DATA IN THIS EXERCISE

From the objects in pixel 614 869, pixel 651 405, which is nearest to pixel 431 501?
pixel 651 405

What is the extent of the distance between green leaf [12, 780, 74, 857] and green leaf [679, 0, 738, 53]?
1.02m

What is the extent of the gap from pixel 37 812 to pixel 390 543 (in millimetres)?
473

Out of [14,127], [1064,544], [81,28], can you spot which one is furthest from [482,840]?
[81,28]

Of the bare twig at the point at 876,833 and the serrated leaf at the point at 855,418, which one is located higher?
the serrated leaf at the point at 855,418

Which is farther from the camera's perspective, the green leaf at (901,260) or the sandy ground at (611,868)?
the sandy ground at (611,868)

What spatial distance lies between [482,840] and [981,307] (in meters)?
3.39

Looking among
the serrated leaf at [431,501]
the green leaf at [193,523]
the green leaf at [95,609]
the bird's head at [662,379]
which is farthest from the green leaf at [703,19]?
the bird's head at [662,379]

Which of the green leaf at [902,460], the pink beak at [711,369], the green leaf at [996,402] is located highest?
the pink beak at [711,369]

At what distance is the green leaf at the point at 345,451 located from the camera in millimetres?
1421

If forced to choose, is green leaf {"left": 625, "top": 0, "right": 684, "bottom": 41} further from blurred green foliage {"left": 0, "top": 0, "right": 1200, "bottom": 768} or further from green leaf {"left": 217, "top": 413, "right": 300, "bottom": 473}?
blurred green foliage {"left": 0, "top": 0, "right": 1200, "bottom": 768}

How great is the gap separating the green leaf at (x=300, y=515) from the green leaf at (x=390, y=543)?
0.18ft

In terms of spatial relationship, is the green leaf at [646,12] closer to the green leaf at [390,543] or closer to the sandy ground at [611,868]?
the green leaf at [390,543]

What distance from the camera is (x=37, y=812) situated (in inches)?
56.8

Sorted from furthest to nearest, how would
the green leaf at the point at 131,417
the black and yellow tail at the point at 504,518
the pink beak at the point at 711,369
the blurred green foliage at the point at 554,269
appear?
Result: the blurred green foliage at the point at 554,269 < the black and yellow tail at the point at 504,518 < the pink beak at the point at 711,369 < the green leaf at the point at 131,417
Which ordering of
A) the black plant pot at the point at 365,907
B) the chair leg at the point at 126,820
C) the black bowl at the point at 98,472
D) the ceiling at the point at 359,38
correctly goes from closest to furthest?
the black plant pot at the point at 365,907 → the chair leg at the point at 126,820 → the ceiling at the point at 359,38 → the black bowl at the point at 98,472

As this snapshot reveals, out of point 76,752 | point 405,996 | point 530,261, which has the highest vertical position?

OBJECTIVE
From the data above, extract every line in its exact form.

SOLUTION
From the objects in pixel 614 869, pixel 651 405, which is nearest to pixel 431 501?
pixel 651 405

What is the extent of the distance between green leaf [12, 780, 74, 857] and green leaf [679, 0, 738, 53]?
1.02m

What is the extent of the gap from pixel 37 812 to pixel 390 543 (in millimetres)?
473

Out of [14,127], [1064,544], [81,28], can you spot which one is furthest from [482,840]?
[81,28]

Of the bare twig at the point at 876,833 and the serrated leaf at the point at 855,418, which one is located higher?
the serrated leaf at the point at 855,418

Which is farther from the camera's perspective, the green leaf at (901,260) or the sandy ground at (611,868)?
the sandy ground at (611,868)

What spatial distance lies between [482,840] and [981,307] (in meters)?
3.39

Looking among
the serrated leaf at [431,501]
the green leaf at [193,523]
the green leaf at [95,609]
the bird's head at [662,379]
which is farthest from the green leaf at [703,19]?
the bird's head at [662,379]

Which of the green leaf at [902,460], the pink beak at [711,369], the green leaf at [996,402] is located highest?
the pink beak at [711,369]

At what distance is the green leaf at the point at 345,451 located from the camera in millimetres?
1421

If forced to choose, is green leaf {"left": 625, "top": 0, "right": 684, "bottom": 41} further from blurred green foliage {"left": 0, "top": 0, "right": 1200, "bottom": 768} or further from green leaf {"left": 217, "top": 413, "right": 300, "bottom": 473}?
blurred green foliage {"left": 0, "top": 0, "right": 1200, "bottom": 768}

How great is the gap separating the green leaf at (x=300, y=515) from the green leaf at (x=390, y=543)?
0.18ft

In terms of spatial relationship, is the green leaf at [646,12] closer to the green leaf at [390,543] or closer to the sandy ground at [611,868]?
the green leaf at [390,543]

What distance from the camera is (x=37, y=812) situated (in inches)?
56.8

Sorted from furthest to nearest, how would
the green leaf at the point at 131,417
the black and yellow tail at the point at 504,518
the pink beak at the point at 711,369
the blurred green foliage at the point at 554,269
appear?
Result: the blurred green foliage at the point at 554,269 < the black and yellow tail at the point at 504,518 < the pink beak at the point at 711,369 < the green leaf at the point at 131,417
Which ordering of
A) the black plant pot at the point at 365,907
B) the chair leg at the point at 126,820
C) the black bowl at the point at 98,472
D) the ceiling at the point at 359,38
correctly goes from closest to furthest?
the black plant pot at the point at 365,907 → the chair leg at the point at 126,820 → the ceiling at the point at 359,38 → the black bowl at the point at 98,472

As this snapshot reveals, out of point 76,752 | point 405,996 | point 530,261, which has the highest vertical position?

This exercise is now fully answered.